● Instructions for the task: Set down every entry word for word. Omit the pictures.

(Excerpts of spatial question data)
------------

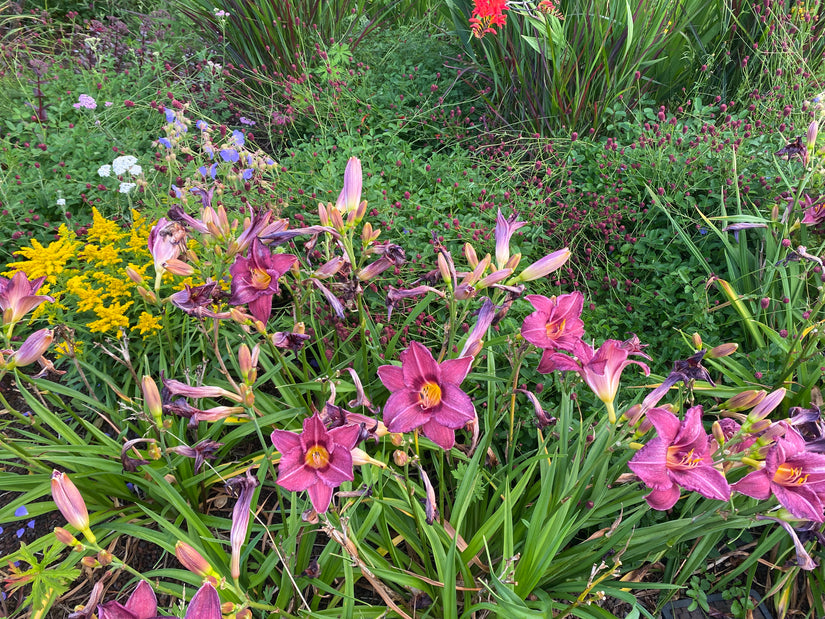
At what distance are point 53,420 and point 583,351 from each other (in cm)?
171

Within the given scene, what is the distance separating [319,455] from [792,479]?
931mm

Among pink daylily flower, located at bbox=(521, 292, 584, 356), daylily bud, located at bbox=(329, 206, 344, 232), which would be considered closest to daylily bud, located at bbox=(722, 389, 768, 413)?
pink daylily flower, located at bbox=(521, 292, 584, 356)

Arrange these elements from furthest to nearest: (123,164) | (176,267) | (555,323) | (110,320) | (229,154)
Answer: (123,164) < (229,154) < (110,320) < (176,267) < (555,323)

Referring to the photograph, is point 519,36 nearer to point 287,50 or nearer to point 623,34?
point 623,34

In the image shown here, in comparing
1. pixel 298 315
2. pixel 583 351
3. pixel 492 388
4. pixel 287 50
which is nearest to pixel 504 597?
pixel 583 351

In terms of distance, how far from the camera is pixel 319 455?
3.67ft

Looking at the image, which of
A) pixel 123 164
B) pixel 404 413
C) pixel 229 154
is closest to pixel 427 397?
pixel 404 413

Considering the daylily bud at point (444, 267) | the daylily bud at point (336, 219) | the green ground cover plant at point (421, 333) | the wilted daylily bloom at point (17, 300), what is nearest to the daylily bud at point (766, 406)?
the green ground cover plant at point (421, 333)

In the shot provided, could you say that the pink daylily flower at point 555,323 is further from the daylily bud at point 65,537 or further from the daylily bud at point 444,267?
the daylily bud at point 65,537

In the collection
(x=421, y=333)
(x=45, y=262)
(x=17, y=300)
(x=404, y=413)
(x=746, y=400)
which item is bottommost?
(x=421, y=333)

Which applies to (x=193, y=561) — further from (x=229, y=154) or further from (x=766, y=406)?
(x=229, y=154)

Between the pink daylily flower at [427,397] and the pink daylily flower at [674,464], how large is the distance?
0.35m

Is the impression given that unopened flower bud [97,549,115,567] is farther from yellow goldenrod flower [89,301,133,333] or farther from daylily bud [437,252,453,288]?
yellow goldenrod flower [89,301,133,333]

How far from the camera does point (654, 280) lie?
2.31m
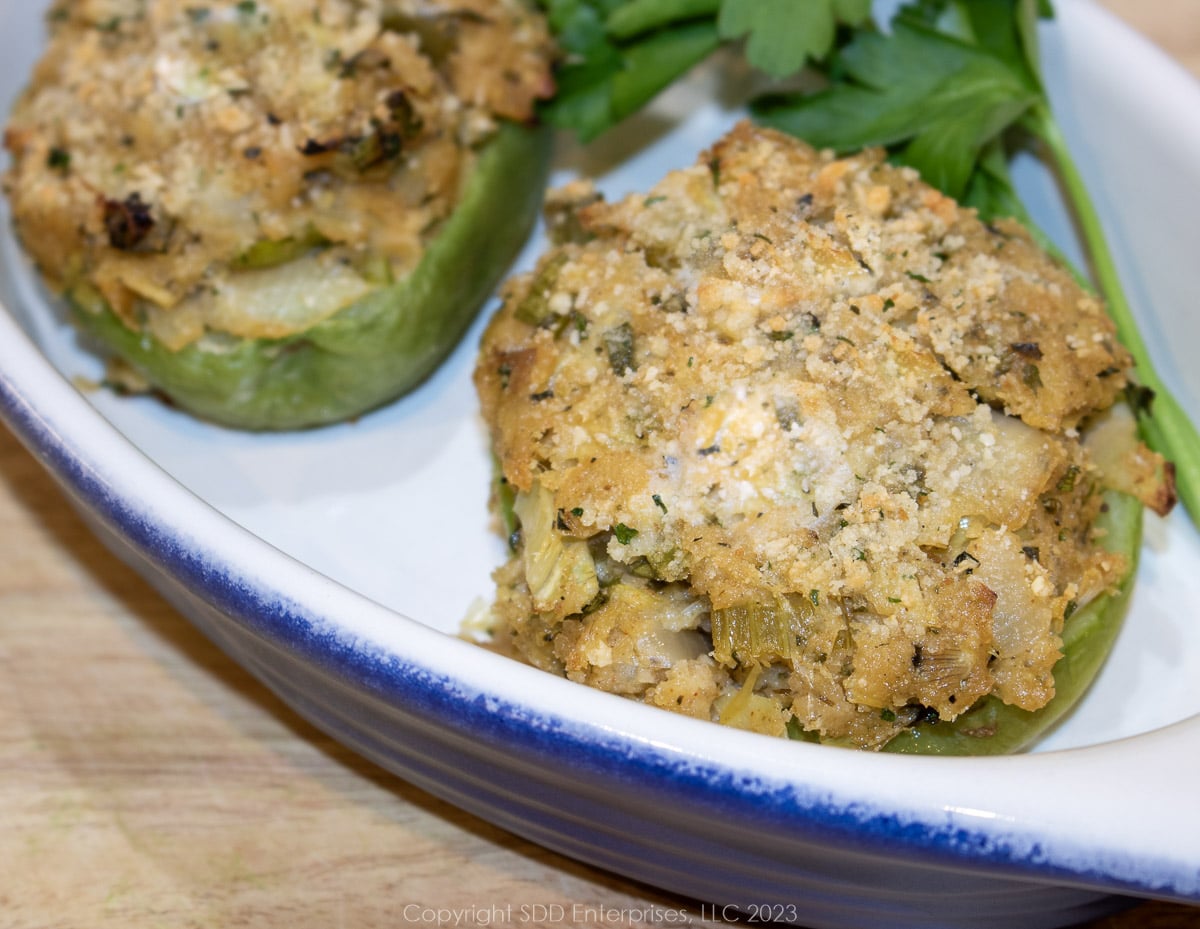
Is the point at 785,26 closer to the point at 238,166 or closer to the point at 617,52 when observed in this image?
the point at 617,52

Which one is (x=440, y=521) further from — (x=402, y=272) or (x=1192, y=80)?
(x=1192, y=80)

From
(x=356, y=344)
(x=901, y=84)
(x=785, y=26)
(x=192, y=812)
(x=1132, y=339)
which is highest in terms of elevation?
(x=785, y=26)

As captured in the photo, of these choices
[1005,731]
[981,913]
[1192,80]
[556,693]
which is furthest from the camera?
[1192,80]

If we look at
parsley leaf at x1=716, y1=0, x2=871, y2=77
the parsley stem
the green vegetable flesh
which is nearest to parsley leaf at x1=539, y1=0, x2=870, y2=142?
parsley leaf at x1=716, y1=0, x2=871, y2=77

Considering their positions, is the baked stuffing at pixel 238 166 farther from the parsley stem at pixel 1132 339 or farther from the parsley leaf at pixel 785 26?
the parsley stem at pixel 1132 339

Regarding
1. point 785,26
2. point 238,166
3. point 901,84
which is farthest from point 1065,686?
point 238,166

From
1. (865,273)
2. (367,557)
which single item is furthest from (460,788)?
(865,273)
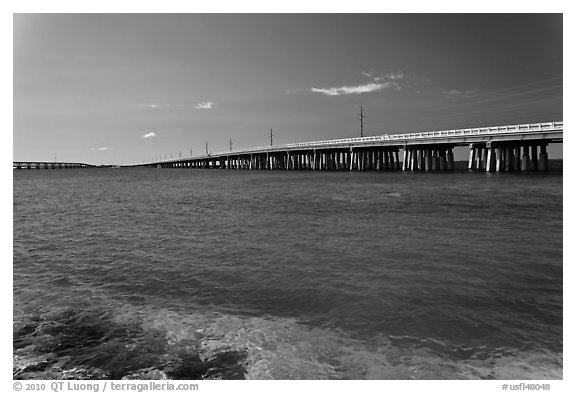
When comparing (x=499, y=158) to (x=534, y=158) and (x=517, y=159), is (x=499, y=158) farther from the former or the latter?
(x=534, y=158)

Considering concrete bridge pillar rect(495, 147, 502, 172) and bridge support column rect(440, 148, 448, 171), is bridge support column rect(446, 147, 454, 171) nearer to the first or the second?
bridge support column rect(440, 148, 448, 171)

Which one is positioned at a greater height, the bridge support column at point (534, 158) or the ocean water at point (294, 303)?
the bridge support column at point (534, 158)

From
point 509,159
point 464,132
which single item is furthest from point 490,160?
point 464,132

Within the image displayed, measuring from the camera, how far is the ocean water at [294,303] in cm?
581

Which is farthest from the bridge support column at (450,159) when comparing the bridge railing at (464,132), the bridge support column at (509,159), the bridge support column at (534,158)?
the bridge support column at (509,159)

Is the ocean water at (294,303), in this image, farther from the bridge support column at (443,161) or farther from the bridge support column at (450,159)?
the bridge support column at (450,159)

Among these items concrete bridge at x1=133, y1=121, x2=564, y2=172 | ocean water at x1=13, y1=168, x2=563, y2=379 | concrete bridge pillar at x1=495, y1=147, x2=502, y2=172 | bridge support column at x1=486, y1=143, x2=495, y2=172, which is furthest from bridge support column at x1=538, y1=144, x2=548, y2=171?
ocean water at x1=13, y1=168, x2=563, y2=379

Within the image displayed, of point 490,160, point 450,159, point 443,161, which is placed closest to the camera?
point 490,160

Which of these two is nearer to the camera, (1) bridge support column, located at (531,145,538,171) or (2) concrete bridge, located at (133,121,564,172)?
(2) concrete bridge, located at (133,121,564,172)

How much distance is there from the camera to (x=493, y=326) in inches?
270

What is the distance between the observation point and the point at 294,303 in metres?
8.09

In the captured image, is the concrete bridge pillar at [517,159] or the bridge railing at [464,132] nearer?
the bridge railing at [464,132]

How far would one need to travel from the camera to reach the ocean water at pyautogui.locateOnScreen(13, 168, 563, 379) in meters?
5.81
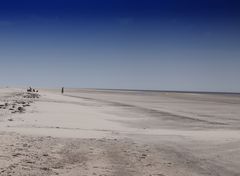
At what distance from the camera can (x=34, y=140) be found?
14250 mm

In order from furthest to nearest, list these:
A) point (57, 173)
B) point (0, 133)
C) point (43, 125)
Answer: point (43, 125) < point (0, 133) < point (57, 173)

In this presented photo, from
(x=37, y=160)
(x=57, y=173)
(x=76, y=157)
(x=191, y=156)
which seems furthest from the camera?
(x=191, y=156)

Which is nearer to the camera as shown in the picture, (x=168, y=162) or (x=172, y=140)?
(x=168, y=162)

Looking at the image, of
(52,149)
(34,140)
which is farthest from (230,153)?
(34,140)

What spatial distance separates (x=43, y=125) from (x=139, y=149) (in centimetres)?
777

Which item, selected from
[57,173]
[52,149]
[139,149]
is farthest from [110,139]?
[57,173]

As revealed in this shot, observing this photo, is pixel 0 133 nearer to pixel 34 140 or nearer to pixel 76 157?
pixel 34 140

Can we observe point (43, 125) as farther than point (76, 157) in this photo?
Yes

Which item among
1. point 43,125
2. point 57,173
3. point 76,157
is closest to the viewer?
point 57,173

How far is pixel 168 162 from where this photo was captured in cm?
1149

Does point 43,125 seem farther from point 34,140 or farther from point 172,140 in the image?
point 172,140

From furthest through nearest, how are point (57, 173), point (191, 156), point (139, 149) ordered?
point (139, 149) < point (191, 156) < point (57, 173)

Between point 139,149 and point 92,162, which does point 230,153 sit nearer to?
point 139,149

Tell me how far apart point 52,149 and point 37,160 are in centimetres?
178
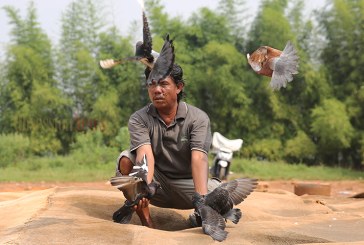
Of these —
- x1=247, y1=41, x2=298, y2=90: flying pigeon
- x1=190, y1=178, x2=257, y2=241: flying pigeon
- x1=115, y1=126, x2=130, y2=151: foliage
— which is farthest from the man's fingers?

------------

● Result below:
At what distance are point 53,420 and point 583,351 from each other (in cm)?
171

Within the given scene, what is the distance separating [319,455] from [792,479]?
931mm

Among pink daylily flower, located at bbox=(521, 292, 584, 356), daylily bud, located at bbox=(329, 206, 344, 232), which would be considered closest to daylily bud, located at bbox=(722, 389, 768, 413)?
pink daylily flower, located at bbox=(521, 292, 584, 356)

Arrange these elements from furthest to nearest: (123,164) | (176,267) | (555,323) | (110,320) | (229,154)
Answer: (123,164) < (229,154) < (110,320) < (176,267) < (555,323)

Referring to the photograph, is point 519,36 nearer to point 287,50 or nearer to point 623,34?
point 623,34

In the image shown here, in comparing
1. pixel 298 315
2. pixel 583 351
3. pixel 492 388
4. pixel 287 50
which is nearest to pixel 504 597?
pixel 583 351

In terms of distance, how far from the camera is pixel 319 455?
3.67ft

Looking at the image, which of
A) pixel 123 164
B) pixel 404 413
C) pixel 229 154
is closest to pixel 427 397?
pixel 404 413

Considering the daylily bud at point (444, 267) | the daylily bud at point (336, 219) | the green ground cover plant at point (421, 333) | the wilted daylily bloom at point (17, 300), what is nearest to the daylily bud at point (766, 406)?
the green ground cover plant at point (421, 333)

In the shot provided, could you say that the pink daylily flower at point 555,323 is further from the daylily bud at point 65,537 or further from the daylily bud at point 444,267?
the daylily bud at point 65,537

In the collection
(x=421, y=333)
(x=45, y=262)
(x=17, y=300)
(x=404, y=413)
(x=746, y=400)
which item is bottommost?
(x=421, y=333)

Which applies to (x=193, y=561) — further from (x=229, y=154) or further from (x=766, y=406)?
(x=229, y=154)

Between the pink daylily flower at [427,397] and the pink daylily flower at [674,464], how large is the distance?
0.35m

Is the impression given that unopened flower bud [97,549,115,567] is farther from yellow goldenrod flower [89,301,133,333] or farther from daylily bud [437,252,453,288]?
yellow goldenrod flower [89,301,133,333]

How far from the camera does point (654, 280) lie?
2.31m
Is the point at 785,26 closer to the point at 238,166 or closer to the point at 617,52 when observed in this image?
the point at 617,52

Which one is (x=440, y=521) further from — (x=402, y=272) or (x=1192, y=80)?
(x=1192, y=80)

From
(x=356, y=344)
(x=901, y=84)
(x=785, y=26)
(x=192, y=812)
(x=1132, y=339)
which is highest in terms of elevation?
(x=785, y=26)

As captured in the photo, of these choices
[1005,731]
[981,913]
[1192,80]
[556,693]
which is furthest from the camera?
[1192,80]

If we look at
parsley leaf at x1=716, y1=0, x2=871, y2=77
the parsley stem
the green vegetable flesh
which is nearest to parsley leaf at x1=539, y1=0, x2=870, y2=142?
parsley leaf at x1=716, y1=0, x2=871, y2=77

Considering their positions, is the baked stuffing at pixel 238 166 farther from the parsley stem at pixel 1132 339 or farther from the parsley leaf at pixel 785 26?
the parsley stem at pixel 1132 339

Regarding
1. point 785,26
2. point 238,166
3. point 901,84
which is farthest from point 1065,686?
point 238,166

From
1. (865,273)
2. (367,557)
which single item is furthest from (460,788)?
(865,273)
When comparing (x=499, y=158) to (x=534, y=158) and (x=517, y=159), is (x=499, y=158) farther from the former or the latter?
(x=534, y=158)

Considering concrete bridge pillar rect(495, 147, 502, 172) and bridge support column rect(440, 148, 448, 171), is bridge support column rect(446, 147, 454, 171) nearer to the first or the second?
bridge support column rect(440, 148, 448, 171)

Which one is positioned at a greater height, the bridge support column at point (534, 158) or the ocean water at point (294, 303)?
the bridge support column at point (534, 158)

From
point 509,159
point 464,132
which single item is furthest from point 490,160?
point 464,132

Within the image displayed, measuring from the camera, how far is the ocean water at [294,303] in cm?
581

Which is farthest from the bridge support column at (450,159) when comparing the bridge railing at (464,132), the bridge support column at (509,159), the bridge support column at (534,158)?
the bridge support column at (509,159)

Is the ocean water at (294,303), in this image, farther from the bridge support column at (443,161) or farther from the bridge support column at (450,159)?
the bridge support column at (450,159)

Among these items concrete bridge at x1=133, y1=121, x2=564, y2=172 | ocean water at x1=13, y1=168, x2=563, y2=379 | concrete bridge pillar at x1=495, y1=147, x2=502, y2=172 | bridge support column at x1=486, y1=143, x2=495, y2=172, which is furthest from bridge support column at x1=538, y1=144, x2=548, y2=171?
ocean water at x1=13, y1=168, x2=563, y2=379

Within the image displayed, of point 490,160, point 450,159, point 443,161, which is placed closest to the camera?
point 490,160

Which of these two is nearer to the camera, (1) bridge support column, located at (531,145,538,171) or (2) concrete bridge, located at (133,121,564,172)?
(2) concrete bridge, located at (133,121,564,172)

How much distance is there from the camera to (x=493, y=326) in inches?
270

What is the distance between the observation point and the point at 294,303 in metres?
8.09

In the captured image, is the concrete bridge pillar at [517,159] or the bridge railing at [464,132] nearer?
the bridge railing at [464,132]

How far would one need to travel from the camera to reach the ocean water at pyautogui.locateOnScreen(13, 168, 563, 379) in meters?
5.81
At what distance from the camera can (x=34, y=140) be found?
14250 mm

In order from furthest to nearest, list these:
A) point (57, 173)
B) point (0, 133)
C) point (43, 125)
Answer: point (43, 125) < point (0, 133) < point (57, 173)

In this presented photo, from
(x=37, y=160)
(x=57, y=173)
(x=76, y=157)
(x=191, y=156)
which seems furthest from the camera?
(x=191, y=156)

Which is nearer to the camera as shown in the picture, (x=168, y=162) or (x=172, y=140)?
(x=168, y=162)

Looking at the image, of
(52,149)
(34,140)
which is farthest from (230,153)?
(34,140)

What spatial distance separates (x=43, y=125) from (x=139, y=149) (in centimetres)?
777

Which item, selected from
[57,173]
[52,149]
[139,149]
is farthest from [110,139]?
[57,173]

As revealed in this shot, observing this photo, is pixel 0 133 nearer to pixel 34 140 or nearer to pixel 76 157?
pixel 34 140

Can we observe point (43, 125) as farther than point (76, 157) in this photo?
Yes

Which item among
1. point 43,125
2. point 57,173
3. point 76,157
is closest to the viewer?
point 57,173

How far is pixel 168 162 from where this photo was captured in cm?
1149

Does point 43,125 seem farther from point 34,140 or farther from point 172,140 in the image?
point 172,140

From furthest through nearest, how are point (57, 173), point (191, 156), point (139, 149) ordered?
point (139, 149) < point (191, 156) < point (57, 173)

Between point 139,149 and point 92,162, which does point 230,153 sit nearer to?
point 139,149

Tell me how far apart point 52,149 and point 37,160 are in centimetres?
178
Of these —
- x1=247, y1=41, x2=298, y2=90: flying pigeon
- x1=190, y1=178, x2=257, y2=241: flying pigeon
- x1=115, y1=126, x2=130, y2=151: foliage
— which is farthest from the man's fingers?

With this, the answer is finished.